▶ **Excerpt provided**:

My children are going to visit their father this summer. Jessie has a passport, Imogen does not. Imo has her Certificate of Canadian citizenship, which used to be “good enough”, as it were, but these days, in case you haven’t been keeping up, one needs a passport to travel by air between the USA and Canada.
Applying for Imo’s passport has been an arduous process. First of all, in order to apply I had to have the divorce decree, which meant I had to actually be divorced and then receive the order in the mail. It came, and I first applied for Imo’s passport on April 13th – three months before her travel date. I went to our local service center, where the wait times for passports were listed as six weeks. Perfect!
She’s traveling on July third? the nice woman said to me in a voice made breathless with horror. That’s not enough time! You need to ask her Dad to change the flights by a few days. Even a few days should be enough to get this back!
I did. He didn’t. But that’s okay – all is not yet lost. If I go to an actual “passport office”, of which there are ones in Vancouver and Victoria, I can get the passport more quickly. I go to Vancouver the following week, bright with the hope of applying for Imo’s passport. Perfect!
I show up at seven am to find a line some three hundred people deep.
Three hundred people?
Still, I wait in the rain for a few hours, aware of Imo’s passport application, clutched under my arm, getting more and more soggy. After three odd hours when the line still has not moved, I give up. I will get up early the next morning and beat the line up. Perfect!

▶ **Work to complete**:
[A] According to the passport account, what wait time did the local service center list for passports?
[B] Continue the passport account from the point where it stops.

▶ **Spatial relation data**:

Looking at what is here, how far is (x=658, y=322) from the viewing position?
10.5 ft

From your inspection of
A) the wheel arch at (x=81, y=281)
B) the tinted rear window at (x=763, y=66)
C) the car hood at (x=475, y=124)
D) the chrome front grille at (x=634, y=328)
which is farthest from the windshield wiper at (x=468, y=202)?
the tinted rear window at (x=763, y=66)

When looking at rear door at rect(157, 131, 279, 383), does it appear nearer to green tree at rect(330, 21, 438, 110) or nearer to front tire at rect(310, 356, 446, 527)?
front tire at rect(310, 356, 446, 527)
---
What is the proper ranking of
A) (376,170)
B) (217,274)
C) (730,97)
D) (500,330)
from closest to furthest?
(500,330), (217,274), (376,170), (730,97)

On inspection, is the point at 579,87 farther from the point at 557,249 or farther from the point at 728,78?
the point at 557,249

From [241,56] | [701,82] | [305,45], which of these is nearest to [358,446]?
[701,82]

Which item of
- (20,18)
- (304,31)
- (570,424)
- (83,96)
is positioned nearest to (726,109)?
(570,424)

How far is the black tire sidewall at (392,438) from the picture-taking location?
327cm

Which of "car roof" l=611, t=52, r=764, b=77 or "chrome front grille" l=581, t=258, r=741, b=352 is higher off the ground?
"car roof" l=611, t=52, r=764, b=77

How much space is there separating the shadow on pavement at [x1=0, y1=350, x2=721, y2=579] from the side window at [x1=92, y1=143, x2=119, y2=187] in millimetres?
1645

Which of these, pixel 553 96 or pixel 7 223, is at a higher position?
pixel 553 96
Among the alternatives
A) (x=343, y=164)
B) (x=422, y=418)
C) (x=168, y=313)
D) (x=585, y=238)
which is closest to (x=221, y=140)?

▶ **Results in order**:
[A] Six weeks.

[B]
The taxi drops me off at 4:15 the next morning. It is raining, again, and there are already 75 people in line. This is also my last day in Vancouver, and I have to be back at the hotel at 11:00 am to check out. This is not going to work. That’s okay! I will go to Victoria and apply for a passport at that office on my next day off of work. Perfect!
Today was that day. It’s a two hour drive from my house to the passport office in Victoria, so I set off at one in the morning to make sure I am there in lots of time. I have a blanket, pillow, my passport, Imo’s pictures, the application signed by her Dad, me, and my guarantor, my divorce papers, our separation agreement, and proof of the children’s travel. Nothing can stop me now.
I get to the office at 3:00 am. There are seven people sleeping on the sidewalk in front of the building. It’s unclear which is the end of the line and which is the start, so I wave hopefully through the window of a nearby building to attract the attention of the security guard. He shows me where to wait and says, You’re the first person in line! Except you’re not. Because those people and here he gestures to the sleeping people in front of me, are homeless people that are going to sell their spots in line.
Okay, I think, and settle down with my pillow and blanket feeling at one with the world. Unlike my friends next to me, I stay sitting up, unable to sleep. First of all, I am too wired. Second of all, I am not comfortable enough to actually go to sleep or even want to go to sleep. Awake, I will know what is happening to me. Asleep, it will all take me by surprise. I watch the street sweepers roll by and wait for the hoards of people to appear. There isn’t much else to do, I didn’t bring a book or even a fully-charged mobile phone on which to play games, so I think about what I am going to do when the bakery across the street opens.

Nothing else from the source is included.